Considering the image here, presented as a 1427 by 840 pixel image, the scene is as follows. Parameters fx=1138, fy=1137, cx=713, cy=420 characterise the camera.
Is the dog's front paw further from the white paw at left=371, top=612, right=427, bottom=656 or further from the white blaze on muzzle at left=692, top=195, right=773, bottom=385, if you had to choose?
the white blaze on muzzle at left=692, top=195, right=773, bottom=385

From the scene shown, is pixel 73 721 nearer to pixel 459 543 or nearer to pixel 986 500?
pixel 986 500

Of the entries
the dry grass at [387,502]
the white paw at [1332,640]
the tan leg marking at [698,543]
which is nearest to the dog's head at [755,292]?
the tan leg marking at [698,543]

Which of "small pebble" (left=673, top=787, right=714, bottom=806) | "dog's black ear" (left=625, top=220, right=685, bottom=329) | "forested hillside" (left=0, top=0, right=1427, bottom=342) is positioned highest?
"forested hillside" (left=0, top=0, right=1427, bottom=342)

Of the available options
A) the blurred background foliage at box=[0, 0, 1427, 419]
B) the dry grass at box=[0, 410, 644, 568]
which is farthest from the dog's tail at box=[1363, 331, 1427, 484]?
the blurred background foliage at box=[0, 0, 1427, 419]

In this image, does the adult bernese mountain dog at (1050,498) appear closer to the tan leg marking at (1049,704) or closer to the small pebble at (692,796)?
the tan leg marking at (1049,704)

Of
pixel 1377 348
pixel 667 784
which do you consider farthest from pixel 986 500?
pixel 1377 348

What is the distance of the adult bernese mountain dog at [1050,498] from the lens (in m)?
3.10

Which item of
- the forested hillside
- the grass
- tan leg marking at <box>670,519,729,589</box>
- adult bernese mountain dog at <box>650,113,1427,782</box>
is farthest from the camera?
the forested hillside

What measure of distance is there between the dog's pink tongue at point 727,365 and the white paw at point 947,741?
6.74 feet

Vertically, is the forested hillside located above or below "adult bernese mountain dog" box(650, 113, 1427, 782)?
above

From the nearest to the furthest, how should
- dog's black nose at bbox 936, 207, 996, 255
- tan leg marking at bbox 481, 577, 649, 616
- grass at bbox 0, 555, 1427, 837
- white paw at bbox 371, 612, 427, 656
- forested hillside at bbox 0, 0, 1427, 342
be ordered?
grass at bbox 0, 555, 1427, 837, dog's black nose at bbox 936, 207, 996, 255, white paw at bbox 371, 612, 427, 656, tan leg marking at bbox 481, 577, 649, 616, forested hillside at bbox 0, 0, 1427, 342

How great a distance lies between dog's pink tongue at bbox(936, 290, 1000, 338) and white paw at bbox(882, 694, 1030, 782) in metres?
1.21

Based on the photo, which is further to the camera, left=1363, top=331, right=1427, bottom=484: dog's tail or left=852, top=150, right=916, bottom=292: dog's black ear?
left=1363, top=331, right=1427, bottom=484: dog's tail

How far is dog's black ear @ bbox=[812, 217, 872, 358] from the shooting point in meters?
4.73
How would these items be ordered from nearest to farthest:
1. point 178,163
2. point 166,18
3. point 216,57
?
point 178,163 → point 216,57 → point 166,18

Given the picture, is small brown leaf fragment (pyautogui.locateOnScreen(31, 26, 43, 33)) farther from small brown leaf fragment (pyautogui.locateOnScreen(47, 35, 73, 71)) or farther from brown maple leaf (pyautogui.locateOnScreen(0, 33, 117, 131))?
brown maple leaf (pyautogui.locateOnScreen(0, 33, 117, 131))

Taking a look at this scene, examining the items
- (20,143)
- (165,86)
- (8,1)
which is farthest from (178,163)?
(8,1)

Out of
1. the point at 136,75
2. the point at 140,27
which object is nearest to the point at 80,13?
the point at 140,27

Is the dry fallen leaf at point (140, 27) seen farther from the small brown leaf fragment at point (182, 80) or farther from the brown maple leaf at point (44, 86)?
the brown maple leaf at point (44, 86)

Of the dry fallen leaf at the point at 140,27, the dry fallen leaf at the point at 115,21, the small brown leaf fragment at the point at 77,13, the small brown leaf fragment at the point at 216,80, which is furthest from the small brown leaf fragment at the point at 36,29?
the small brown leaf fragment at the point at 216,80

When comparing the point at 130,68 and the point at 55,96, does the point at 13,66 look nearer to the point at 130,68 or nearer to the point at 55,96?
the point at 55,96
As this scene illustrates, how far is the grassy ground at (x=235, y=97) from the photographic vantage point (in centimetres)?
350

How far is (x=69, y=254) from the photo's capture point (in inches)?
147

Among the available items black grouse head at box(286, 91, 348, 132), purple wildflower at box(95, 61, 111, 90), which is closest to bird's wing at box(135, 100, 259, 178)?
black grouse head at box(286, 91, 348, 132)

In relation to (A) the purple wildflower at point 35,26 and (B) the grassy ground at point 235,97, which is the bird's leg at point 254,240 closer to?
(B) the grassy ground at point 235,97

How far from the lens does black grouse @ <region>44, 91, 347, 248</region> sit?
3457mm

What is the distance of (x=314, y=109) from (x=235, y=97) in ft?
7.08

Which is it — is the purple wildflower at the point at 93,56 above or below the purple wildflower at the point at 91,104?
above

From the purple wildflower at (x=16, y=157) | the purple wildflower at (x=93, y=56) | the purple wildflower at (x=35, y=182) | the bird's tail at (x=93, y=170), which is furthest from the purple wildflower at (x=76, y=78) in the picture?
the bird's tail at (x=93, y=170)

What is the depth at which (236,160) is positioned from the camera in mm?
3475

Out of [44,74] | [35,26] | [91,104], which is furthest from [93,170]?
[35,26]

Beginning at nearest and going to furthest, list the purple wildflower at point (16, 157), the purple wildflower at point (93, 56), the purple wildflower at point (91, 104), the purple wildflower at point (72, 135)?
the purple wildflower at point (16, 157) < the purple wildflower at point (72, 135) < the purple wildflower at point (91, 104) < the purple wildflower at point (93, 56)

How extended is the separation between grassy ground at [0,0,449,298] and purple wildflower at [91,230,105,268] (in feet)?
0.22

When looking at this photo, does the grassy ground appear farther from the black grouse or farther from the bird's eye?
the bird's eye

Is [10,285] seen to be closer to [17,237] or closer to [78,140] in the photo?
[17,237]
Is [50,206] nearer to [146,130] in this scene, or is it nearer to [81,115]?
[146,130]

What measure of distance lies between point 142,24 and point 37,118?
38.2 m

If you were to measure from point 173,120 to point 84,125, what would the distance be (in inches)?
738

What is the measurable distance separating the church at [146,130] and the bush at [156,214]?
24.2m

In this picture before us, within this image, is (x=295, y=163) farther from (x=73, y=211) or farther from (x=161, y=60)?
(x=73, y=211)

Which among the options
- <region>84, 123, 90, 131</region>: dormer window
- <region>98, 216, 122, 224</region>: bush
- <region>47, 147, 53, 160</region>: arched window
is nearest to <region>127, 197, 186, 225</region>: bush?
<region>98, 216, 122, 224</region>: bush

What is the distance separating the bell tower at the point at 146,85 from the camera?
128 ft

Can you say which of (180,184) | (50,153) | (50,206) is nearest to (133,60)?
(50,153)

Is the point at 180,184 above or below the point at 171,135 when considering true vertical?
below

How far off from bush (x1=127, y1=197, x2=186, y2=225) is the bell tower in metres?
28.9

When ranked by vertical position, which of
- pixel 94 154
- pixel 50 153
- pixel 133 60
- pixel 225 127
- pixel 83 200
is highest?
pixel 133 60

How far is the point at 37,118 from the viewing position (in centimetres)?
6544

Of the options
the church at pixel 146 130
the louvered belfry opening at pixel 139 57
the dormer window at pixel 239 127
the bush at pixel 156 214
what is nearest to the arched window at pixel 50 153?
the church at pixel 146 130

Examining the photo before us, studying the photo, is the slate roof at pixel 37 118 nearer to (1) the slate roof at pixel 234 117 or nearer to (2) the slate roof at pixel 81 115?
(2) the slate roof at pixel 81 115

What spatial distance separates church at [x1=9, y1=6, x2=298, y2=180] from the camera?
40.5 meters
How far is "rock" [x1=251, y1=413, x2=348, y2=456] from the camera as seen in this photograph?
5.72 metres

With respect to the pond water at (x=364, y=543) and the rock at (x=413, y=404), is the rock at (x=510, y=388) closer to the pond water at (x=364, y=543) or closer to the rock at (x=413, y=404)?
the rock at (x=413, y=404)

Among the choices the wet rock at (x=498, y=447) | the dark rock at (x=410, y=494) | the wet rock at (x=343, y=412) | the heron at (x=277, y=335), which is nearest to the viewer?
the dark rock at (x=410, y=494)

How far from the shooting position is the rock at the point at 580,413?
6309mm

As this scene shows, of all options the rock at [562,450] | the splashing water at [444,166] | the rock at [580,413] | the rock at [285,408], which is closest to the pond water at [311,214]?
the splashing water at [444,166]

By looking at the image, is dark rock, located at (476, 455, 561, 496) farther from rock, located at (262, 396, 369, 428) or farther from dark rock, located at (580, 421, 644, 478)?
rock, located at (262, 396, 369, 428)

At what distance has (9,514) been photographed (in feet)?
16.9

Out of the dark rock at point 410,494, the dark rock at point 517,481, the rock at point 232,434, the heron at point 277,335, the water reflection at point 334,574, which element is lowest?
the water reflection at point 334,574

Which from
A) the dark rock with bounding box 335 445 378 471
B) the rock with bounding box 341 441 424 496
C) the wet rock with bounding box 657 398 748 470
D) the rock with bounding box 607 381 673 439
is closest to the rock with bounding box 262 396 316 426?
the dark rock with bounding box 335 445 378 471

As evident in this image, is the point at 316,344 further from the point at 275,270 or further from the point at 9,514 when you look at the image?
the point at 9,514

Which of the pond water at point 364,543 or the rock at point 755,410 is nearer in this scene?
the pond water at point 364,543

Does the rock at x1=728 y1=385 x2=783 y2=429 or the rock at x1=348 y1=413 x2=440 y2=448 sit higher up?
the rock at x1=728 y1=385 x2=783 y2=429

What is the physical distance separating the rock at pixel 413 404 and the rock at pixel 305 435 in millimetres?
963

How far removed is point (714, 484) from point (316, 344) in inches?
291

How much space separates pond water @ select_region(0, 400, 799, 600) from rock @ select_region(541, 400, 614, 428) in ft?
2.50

_Tu objetivo_. Renombra "dormer window" como "gable window" en el tramo del listado que empieza en la línea que contiene "Of the options" y sigue hasta la línea que contiene "5.72 metres", ambas incluidas. Reproduce únicamente esas líneas, sin ningún otro cambio.

_Respuesta final_.
Of the options
the church at pixel 146 130
the louvered belfry opening at pixel 139 57
the gable window at pixel 239 127
the bush at pixel 156 214
what is nearest to the arched window at pixel 50 153?
the church at pixel 146 130

Examining the photo before us, studying the photo, is the slate roof at pixel 37 118 nearer to (1) the slate roof at pixel 234 117 or nearer to (2) the slate roof at pixel 81 115?
(2) the slate roof at pixel 81 115

What spatial distance separates church at [x1=9, y1=6, x2=298, y2=180] from the camera?
40.5 meters
How far is "rock" [x1=251, y1=413, x2=348, y2=456] from the camera as seen in this photograph?
5.72 metres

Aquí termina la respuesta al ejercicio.